Pants came a little bit close to being blown up for my liking. You can read her piece on that terrible London day here. I suppose many came close to being a victim of survivor.
Fortunately by the time we were in London in three years later, my memories of places affected by the bombs had faded. One was near Edgware Road Station, Edgware Road a street we were in a few times. Another was near Kings Cross Station, a station we used. Edgware Road is a street where a lot of Middle Eastern men and I would assume many get there by catching the Underground. Seems an odd place for Muslims to set off a bomb.

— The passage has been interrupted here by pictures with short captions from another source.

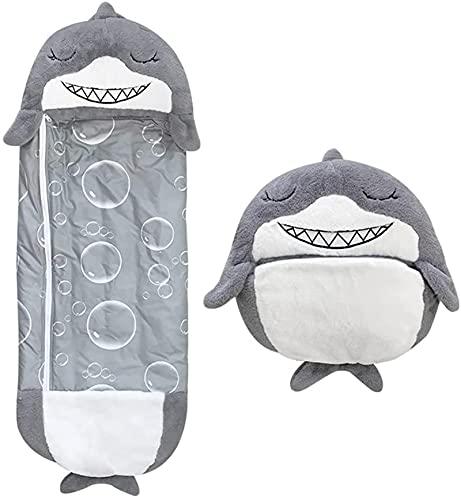 xqkj Saco de dormir para niños con diseño de animales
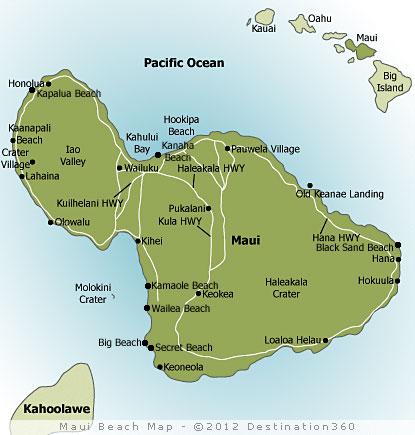 Kapalua Hawaii Map.Maui Beaches Map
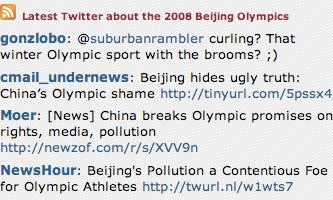 Twitter on Olympic Fansivu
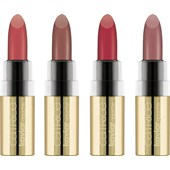 Catrice - Lip care - Mini Lipstick Set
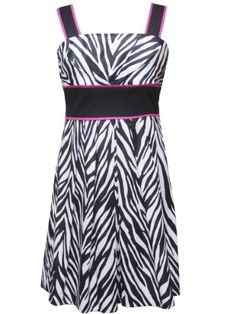 74e5a5b4a01 Shop for Girls Zebra Print Dress by Rare Editions at ShopStyle.
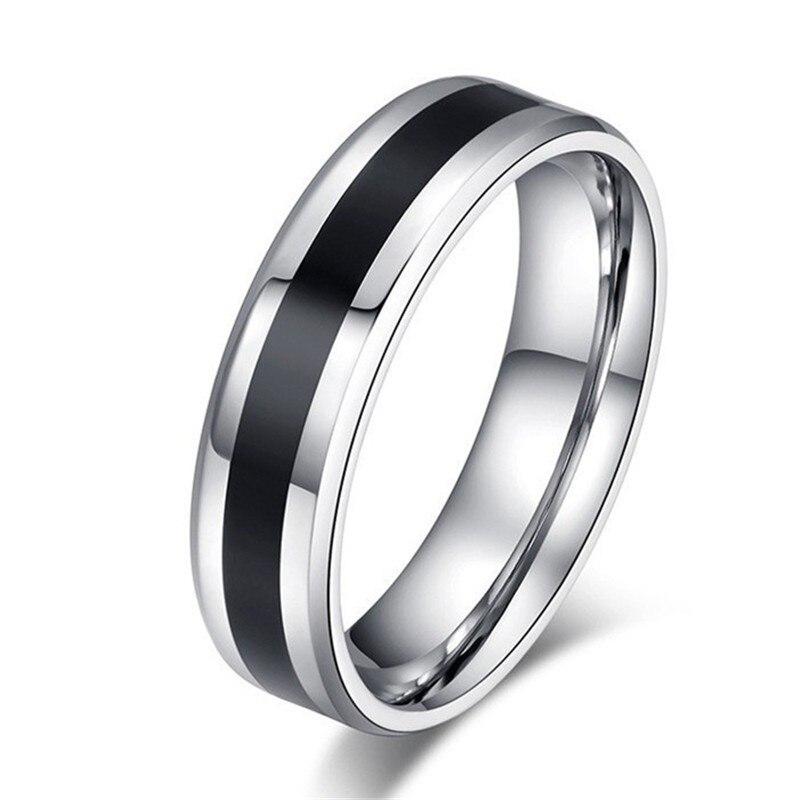 Stainless Steel Black Rings...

I have started following the coronial inquest of the 2005 London public transport bombings where fifty two people were killed. You can hear a seven minute recording of some of the confusion among Underground and Control Room staff. Click here for the recording from the Guardian to listen. The best that can be said is no none seemed to panic.
From the Guardian.
staff did not call a code amber, in which the entire underground network is closed, until 9.19am, almost 30 minutes after the first three bombs had been detonated.

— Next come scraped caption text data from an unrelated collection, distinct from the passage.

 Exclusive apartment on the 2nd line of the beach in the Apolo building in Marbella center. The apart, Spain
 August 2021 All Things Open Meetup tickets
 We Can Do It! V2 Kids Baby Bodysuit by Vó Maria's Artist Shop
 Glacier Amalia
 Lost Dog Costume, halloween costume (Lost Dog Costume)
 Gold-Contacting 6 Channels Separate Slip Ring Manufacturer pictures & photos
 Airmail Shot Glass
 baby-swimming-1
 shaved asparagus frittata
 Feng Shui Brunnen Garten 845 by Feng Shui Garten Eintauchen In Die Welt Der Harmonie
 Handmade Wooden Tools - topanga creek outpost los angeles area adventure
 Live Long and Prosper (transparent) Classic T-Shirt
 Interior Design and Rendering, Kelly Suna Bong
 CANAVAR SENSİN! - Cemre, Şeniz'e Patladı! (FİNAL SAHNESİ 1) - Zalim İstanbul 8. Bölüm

Snipped from The Independent.
The inquest heard that the emergency response was marred by a series of failings that might have delayed urgent medical care to those underground. They included:
:: Staff at the London Underground co-ordination centre continued to tell colleagues the incident was not terrorist-related at 9.32am, 44 minutes after the first explosion;
:: The Piccadilly Line manager, based at Earls Court, could not make outgoing calls from 9am onwards because the telephone system was overloaded;
:: Firefighters waited for confirmation from Tube staff that power was off, despite a police officer placing his foot on the third rail at Aldgate;
:: Confusion over which direction the Algate train was facing, which part of it was damaged, and whether it was in Aldgate or Aldgate East;
:: Emergency services were sent to Praed Street, in Paddington, instead of Chapel Street, where Edgware Road station is located, and to Liverpool Street, not Aldgate;
:: One of the Tube's specialist response units was still stuck in traffic in Clapham, south London, at 9.40am, as it waited for a police escort.

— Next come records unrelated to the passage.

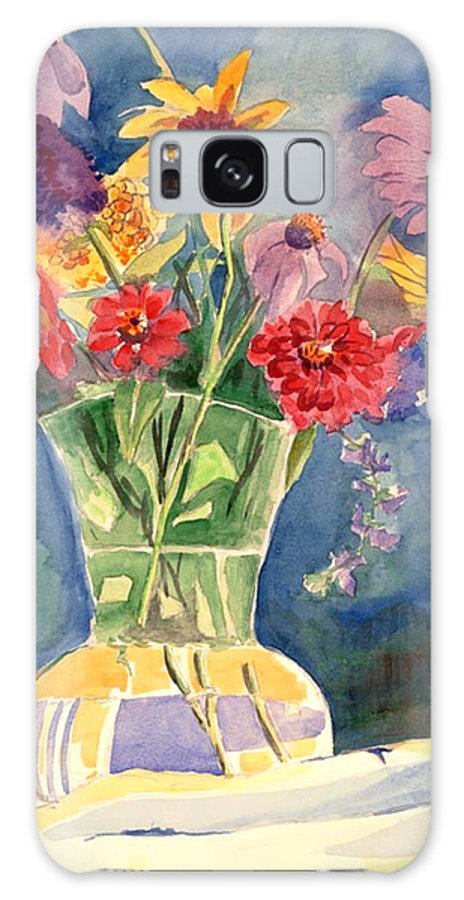 Flowers In Glass Vase Galaxy Case featuring the painting Flowers In Glass Vase by Judy Swerlick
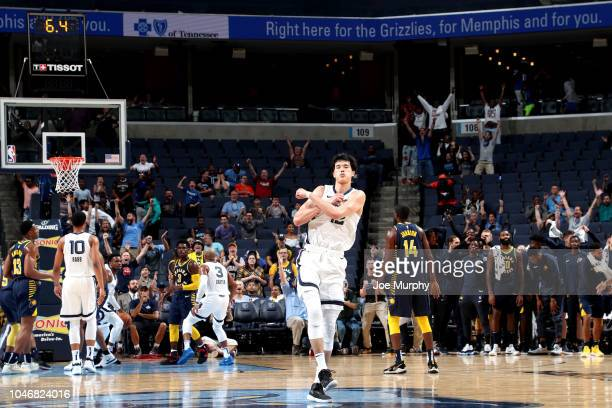 Yuta Watanabe of the Memphis Grizzlies reacts against the Indiana Pacers during a preseason game on October 6 2018 at FedExForum in Memphis Tennessee...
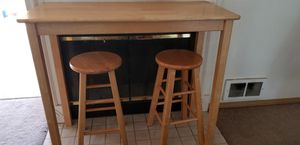 Table and bar stools for Sale in Tacoma, WA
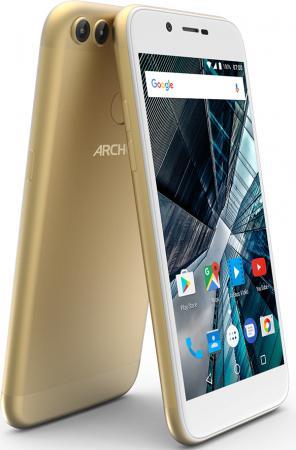 Смартфон ARCHOS Sense 50 DC золотистый 5 16 Гб LTE Wi-Fi GPS 3G 503525 смартфон archos sense 50 dc золотистый 5 16 гб lte wi fi gps 3g 503525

No doubt London Underground had emergency procedures but I hope they have refined them since then. I hope Australia's various underground train systems have very good emergency procedures. I know Melbourne and Sydney have had rehearsals. In a disastrous emergency such as the London bombing, many many are dependent for perhaps their lives on not so very many people. It is just no good being wise after the event. Fail safe systems must be in place and must work among chaos and confusion.